### How to complete this task
Lines before the one containing "family: Leporidae" are not wanted. Transcribe that line and all after it exactly, to the end of the entries.

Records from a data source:
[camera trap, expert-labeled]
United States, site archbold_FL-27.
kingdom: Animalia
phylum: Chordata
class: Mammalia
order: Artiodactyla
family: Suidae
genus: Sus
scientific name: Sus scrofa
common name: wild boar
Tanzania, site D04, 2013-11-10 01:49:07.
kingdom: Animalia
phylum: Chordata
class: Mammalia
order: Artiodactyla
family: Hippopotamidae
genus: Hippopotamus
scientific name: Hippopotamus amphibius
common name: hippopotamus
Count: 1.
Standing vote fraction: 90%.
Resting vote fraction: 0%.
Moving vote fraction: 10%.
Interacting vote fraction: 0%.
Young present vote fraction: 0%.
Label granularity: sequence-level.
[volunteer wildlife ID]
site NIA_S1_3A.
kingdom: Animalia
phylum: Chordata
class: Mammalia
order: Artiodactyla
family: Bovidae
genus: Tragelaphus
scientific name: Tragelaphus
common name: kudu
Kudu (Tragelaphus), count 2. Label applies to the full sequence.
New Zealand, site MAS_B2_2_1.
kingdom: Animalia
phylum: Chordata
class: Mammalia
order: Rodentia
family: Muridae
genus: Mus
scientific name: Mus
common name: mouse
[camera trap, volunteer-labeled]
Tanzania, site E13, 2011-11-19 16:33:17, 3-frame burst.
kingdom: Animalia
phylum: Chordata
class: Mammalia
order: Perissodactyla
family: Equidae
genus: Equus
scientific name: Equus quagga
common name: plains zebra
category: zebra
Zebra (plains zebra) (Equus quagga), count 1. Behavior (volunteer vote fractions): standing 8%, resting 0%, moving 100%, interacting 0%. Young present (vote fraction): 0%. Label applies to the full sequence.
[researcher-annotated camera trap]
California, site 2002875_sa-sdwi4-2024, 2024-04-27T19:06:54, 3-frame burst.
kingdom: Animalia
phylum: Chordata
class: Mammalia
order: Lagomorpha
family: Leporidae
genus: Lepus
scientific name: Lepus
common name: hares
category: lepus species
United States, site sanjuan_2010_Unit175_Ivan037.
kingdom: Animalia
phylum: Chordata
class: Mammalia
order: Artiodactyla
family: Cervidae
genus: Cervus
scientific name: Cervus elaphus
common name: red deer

### Result below
family: Leporidae
genus: Lepus
scientific name: Lepus
common name: hares
category: lepus species
United States, site sanjuan_2010_Unit175_Ivan037.
kingdom: Animalia
phylum: Chordata
class: Mammalia
order: Artiodactyla
family: Cervidae
genus: Cervus
scientific name: Cervus elaphus
common name: red deer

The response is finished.